[Exercise aim]:
In this exercise, return only the lines that run from the line with "At what depth" to the end of the entries below, both included. Pictures are not copied.

# START OF Records for processing

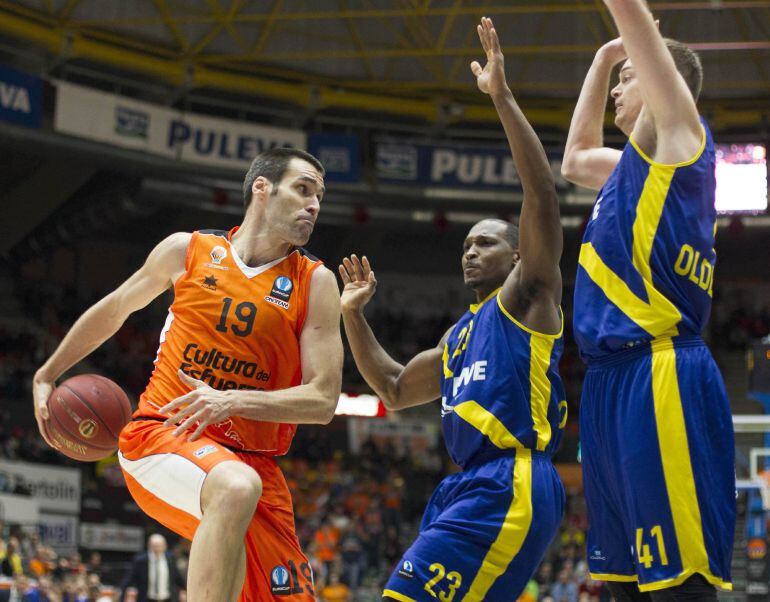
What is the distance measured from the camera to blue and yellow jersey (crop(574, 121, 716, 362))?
3.76 metres

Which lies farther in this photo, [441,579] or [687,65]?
[441,579]

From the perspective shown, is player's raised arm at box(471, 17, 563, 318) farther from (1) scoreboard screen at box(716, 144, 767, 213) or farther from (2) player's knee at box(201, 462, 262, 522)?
(1) scoreboard screen at box(716, 144, 767, 213)

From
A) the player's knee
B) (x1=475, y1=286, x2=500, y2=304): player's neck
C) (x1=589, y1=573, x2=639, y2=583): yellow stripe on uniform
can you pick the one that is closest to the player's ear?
(x1=475, y1=286, x2=500, y2=304): player's neck

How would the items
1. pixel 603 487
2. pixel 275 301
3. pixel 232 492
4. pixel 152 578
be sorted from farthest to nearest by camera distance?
pixel 152 578
pixel 275 301
pixel 232 492
pixel 603 487

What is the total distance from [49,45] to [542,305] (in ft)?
60.2

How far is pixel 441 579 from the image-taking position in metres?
4.48

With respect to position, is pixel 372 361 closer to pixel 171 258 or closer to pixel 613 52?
pixel 171 258

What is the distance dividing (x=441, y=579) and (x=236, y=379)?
4.14ft

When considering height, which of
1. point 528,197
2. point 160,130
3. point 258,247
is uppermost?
point 160,130

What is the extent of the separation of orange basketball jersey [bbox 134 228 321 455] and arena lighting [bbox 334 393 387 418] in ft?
63.1

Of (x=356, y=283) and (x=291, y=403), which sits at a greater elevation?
(x=356, y=283)

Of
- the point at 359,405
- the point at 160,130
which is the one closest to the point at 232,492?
the point at 160,130

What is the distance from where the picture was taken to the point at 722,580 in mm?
3527

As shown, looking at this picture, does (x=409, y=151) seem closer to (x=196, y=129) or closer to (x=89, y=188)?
(x=196, y=129)
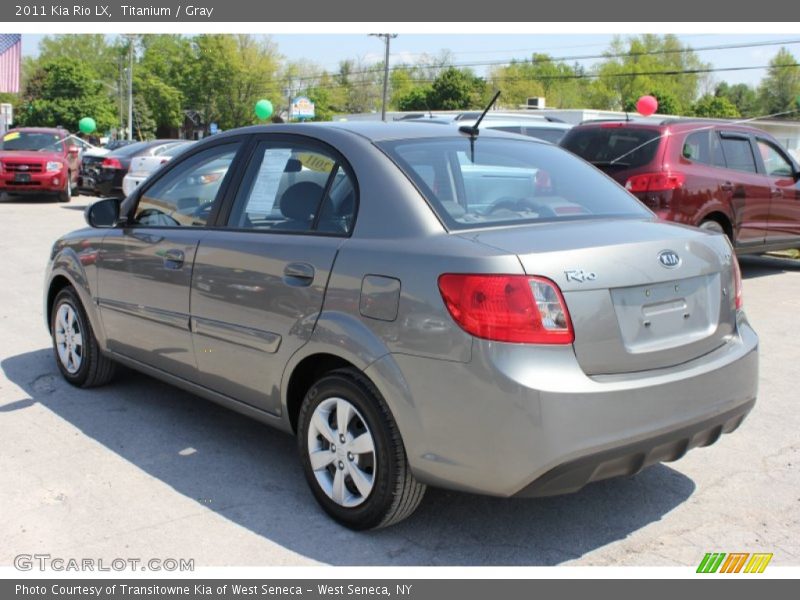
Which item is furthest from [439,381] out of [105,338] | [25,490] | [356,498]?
[105,338]

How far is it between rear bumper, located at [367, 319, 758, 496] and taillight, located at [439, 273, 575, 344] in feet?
0.16

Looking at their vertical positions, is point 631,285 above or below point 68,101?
below

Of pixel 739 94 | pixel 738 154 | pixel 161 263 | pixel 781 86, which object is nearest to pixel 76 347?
pixel 161 263

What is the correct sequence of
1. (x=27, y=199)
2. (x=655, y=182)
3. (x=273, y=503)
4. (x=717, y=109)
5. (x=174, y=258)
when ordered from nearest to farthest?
(x=273, y=503), (x=174, y=258), (x=655, y=182), (x=27, y=199), (x=717, y=109)

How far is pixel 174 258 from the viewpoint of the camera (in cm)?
453

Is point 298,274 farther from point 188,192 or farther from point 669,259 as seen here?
point 669,259

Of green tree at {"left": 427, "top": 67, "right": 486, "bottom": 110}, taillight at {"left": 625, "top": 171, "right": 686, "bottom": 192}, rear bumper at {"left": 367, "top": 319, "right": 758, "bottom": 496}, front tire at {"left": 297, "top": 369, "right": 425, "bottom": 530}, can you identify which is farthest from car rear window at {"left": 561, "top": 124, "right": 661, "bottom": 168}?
green tree at {"left": 427, "top": 67, "right": 486, "bottom": 110}

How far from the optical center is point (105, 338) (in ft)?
17.3

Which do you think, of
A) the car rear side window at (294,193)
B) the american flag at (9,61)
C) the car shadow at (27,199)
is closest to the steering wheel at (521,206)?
the car rear side window at (294,193)

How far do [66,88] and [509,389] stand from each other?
262 feet

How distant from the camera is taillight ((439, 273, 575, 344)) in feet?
9.86

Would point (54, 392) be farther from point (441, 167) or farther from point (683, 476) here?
point (683, 476)

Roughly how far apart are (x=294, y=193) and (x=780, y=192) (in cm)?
772

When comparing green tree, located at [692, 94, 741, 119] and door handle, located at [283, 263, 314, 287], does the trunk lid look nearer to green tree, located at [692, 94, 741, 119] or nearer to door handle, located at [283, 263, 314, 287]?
door handle, located at [283, 263, 314, 287]
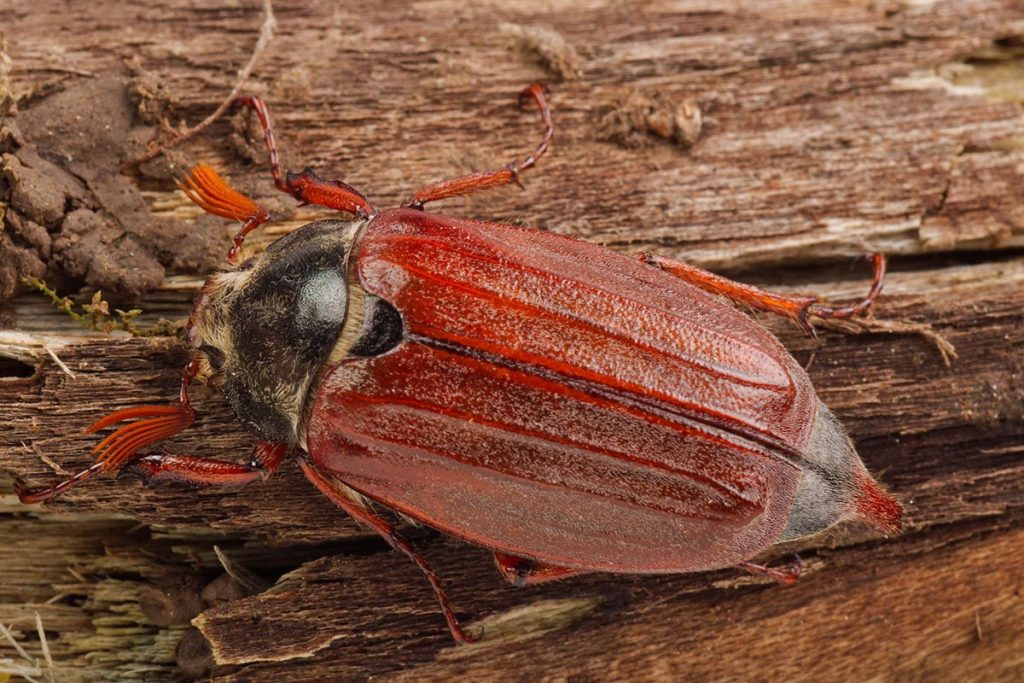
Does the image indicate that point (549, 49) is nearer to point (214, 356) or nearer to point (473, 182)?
point (473, 182)

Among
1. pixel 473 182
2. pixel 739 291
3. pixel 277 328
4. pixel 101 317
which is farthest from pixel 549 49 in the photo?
pixel 101 317

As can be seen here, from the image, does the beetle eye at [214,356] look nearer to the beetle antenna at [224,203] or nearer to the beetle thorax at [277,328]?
the beetle thorax at [277,328]

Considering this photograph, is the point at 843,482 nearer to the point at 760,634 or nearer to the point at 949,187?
the point at 760,634

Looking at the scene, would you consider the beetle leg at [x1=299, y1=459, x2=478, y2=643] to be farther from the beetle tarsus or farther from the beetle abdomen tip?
the beetle tarsus

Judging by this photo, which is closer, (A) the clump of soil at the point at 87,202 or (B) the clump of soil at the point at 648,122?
(A) the clump of soil at the point at 87,202

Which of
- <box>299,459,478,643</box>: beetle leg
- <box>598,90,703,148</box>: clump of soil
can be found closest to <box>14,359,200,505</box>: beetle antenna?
<box>299,459,478,643</box>: beetle leg

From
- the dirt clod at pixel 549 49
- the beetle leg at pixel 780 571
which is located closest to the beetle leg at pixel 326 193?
the dirt clod at pixel 549 49
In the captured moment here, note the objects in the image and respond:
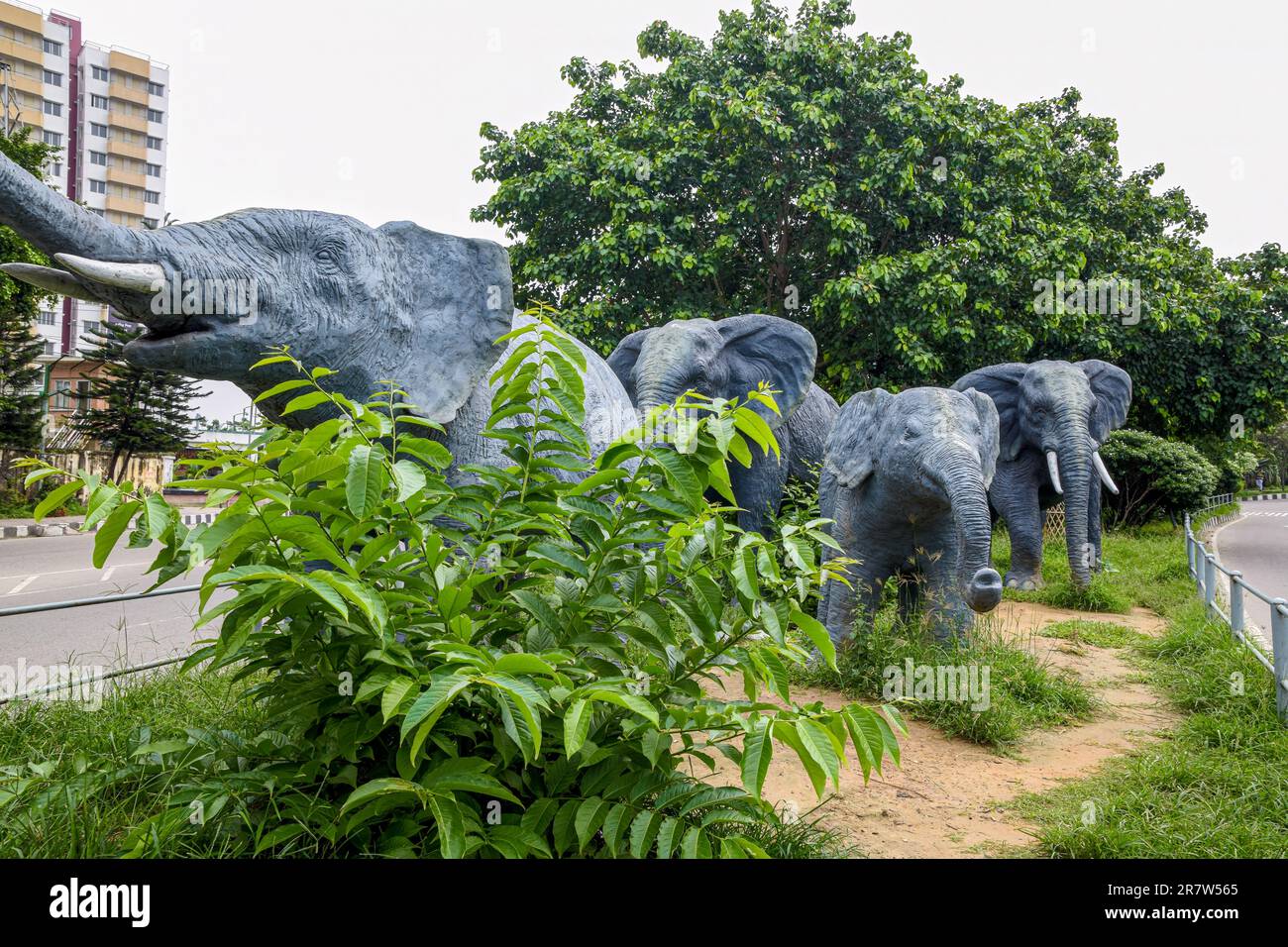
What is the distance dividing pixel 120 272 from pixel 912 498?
178 inches

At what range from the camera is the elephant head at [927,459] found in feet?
17.0

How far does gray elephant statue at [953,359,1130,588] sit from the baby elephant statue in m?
3.89

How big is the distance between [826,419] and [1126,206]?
48.2 feet

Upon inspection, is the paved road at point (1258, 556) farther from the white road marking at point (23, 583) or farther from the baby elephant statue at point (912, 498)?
the white road marking at point (23, 583)

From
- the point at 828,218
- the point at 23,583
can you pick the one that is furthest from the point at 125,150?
the point at 828,218

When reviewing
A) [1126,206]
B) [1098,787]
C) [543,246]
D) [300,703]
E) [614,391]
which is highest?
[1126,206]

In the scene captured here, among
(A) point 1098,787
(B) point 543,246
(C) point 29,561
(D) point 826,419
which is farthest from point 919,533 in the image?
(C) point 29,561

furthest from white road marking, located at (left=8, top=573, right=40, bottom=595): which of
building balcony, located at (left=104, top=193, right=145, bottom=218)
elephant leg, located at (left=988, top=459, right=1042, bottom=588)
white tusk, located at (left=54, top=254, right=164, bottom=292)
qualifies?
building balcony, located at (left=104, top=193, right=145, bottom=218)

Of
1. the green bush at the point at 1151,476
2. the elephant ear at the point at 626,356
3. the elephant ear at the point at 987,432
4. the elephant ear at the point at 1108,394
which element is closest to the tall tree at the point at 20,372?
the elephant ear at the point at 626,356

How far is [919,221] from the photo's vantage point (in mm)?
15234

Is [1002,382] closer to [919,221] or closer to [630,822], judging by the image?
[919,221]

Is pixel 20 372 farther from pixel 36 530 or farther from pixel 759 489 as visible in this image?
pixel 759 489

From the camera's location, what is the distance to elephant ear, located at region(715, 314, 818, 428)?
26.7 ft

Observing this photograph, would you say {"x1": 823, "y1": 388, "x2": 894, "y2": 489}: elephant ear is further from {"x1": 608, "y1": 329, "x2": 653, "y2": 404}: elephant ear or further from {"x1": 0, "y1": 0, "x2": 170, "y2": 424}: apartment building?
{"x1": 0, "y1": 0, "x2": 170, "y2": 424}: apartment building
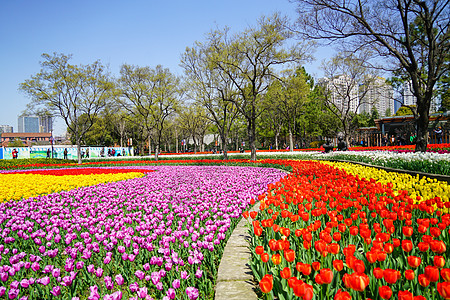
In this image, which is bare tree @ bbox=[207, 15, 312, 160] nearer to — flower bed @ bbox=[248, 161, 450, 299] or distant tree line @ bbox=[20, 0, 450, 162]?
distant tree line @ bbox=[20, 0, 450, 162]

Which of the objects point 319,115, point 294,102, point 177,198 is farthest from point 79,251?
point 319,115

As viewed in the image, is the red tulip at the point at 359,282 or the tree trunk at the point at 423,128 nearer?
the red tulip at the point at 359,282

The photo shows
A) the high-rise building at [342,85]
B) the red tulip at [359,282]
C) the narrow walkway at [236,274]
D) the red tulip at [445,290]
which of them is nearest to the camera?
the red tulip at [445,290]

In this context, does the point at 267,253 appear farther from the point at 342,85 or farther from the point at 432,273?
the point at 342,85

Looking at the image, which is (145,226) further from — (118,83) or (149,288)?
(118,83)

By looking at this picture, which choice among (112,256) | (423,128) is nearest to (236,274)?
(112,256)

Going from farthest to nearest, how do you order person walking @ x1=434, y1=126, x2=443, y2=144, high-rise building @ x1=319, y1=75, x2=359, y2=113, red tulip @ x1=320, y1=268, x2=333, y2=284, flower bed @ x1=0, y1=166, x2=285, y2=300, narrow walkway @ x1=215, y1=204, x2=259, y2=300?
high-rise building @ x1=319, y1=75, x2=359, y2=113 → person walking @ x1=434, y1=126, x2=443, y2=144 → flower bed @ x1=0, y1=166, x2=285, y2=300 → narrow walkway @ x1=215, y1=204, x2=259, y2=300 → red tulip @ x1=320, y1=268, x2=333, y2=284

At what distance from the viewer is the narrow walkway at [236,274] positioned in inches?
81.7

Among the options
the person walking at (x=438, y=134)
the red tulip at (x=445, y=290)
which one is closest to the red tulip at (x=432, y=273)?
the red tulip at (x=445, y=290)

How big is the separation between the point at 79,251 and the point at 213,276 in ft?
5.18

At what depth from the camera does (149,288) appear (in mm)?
2553

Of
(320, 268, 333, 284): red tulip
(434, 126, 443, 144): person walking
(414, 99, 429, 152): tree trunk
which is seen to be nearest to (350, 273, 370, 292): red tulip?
(320, 268, 333, 284): red tulip

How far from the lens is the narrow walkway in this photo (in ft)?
6.81

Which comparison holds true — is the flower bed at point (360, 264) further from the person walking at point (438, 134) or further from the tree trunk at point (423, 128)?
the person walking at point (438, 134)
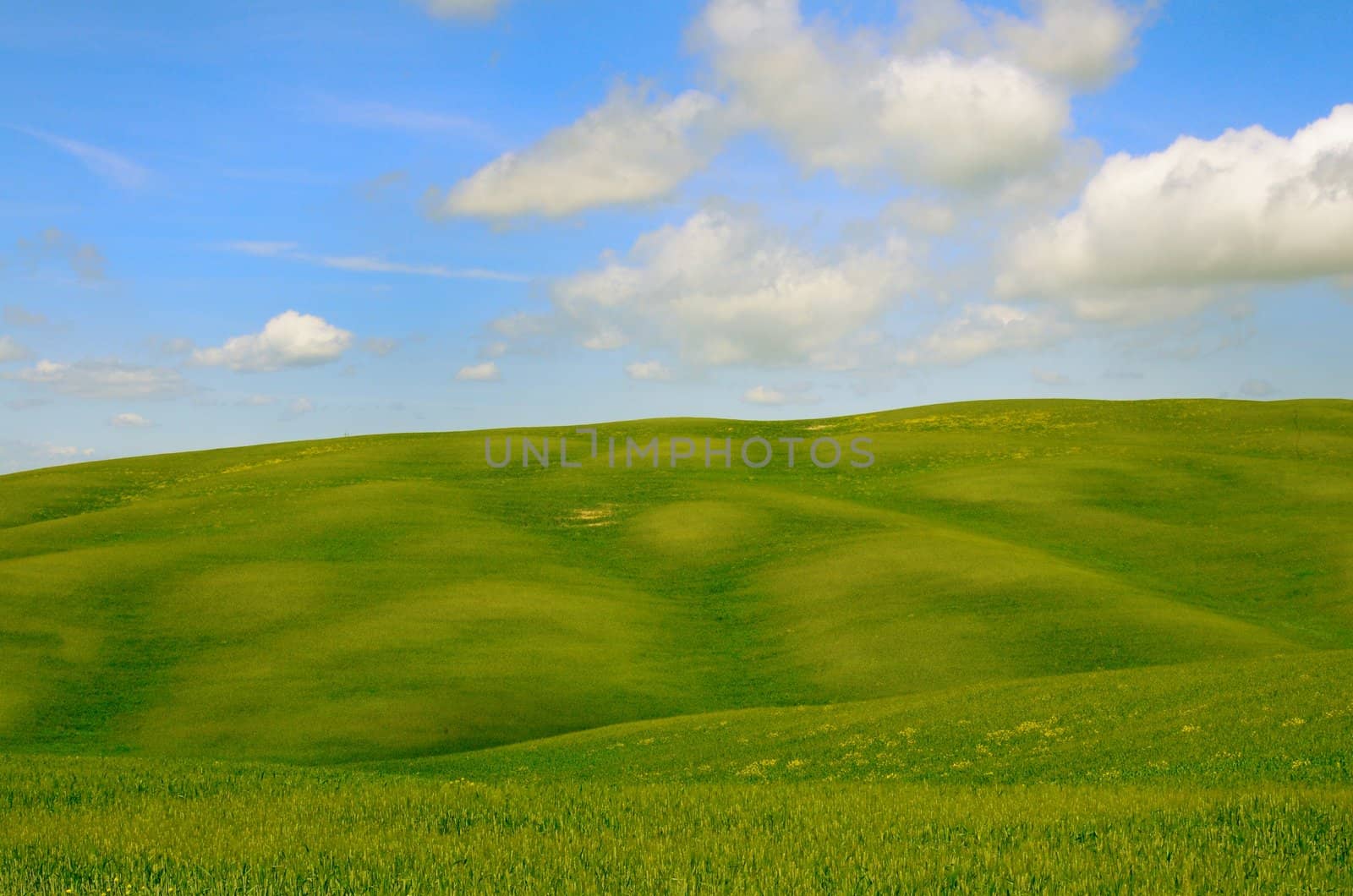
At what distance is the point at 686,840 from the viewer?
1261cm

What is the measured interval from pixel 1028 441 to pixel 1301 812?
282 feet

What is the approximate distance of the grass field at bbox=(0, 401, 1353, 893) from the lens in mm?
12250

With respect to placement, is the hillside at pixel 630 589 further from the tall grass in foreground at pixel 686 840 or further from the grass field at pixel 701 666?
the tall grass in foreground at pixel 686 840

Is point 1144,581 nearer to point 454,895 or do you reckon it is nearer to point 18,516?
point 454,895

# END OF Records for processing

[Written solution]:
At what depth from the camera does (149,288) appear (in mm)?
2553

Of
(320, 268, 333, 284): red tulip
(434, 126, 443, 144): person walking
(414, 99, 429, 152): tree trunk
which is seen to be nearest to (350, 273, 370, 292): red tulip?
(320, 268, 333, 284): red tulip

How far from the lens is the narrow walkway in this photo (in ft)?
6.81

Which comparison holds true — is the flower bed at point (360, 264) further from the person walking at point (438, 134) or further from the tree trunk at point (423, 128)?
the person walking at point (438, 134)
At what distance is the point at 686,840 from the viewer?
1261cm

What is the measured interval from pixel 1028 441 to pixel 1301 812?
282 feet

What is the approximate distance of the grass field at bbox=(0, 401, 1353, 893) from the lens in mm?
12250

With respect to placement, is the hillside at pixel 630 589 further from the tall grass in foreground at pixel 686 840 or further from the grass field at pixel 701 666?
the tall grass in foreground at pixel 686 840

Is point 1144,581 nearer to point 454,895 or do you reckon it is nearer to point 18,516?
point 454,895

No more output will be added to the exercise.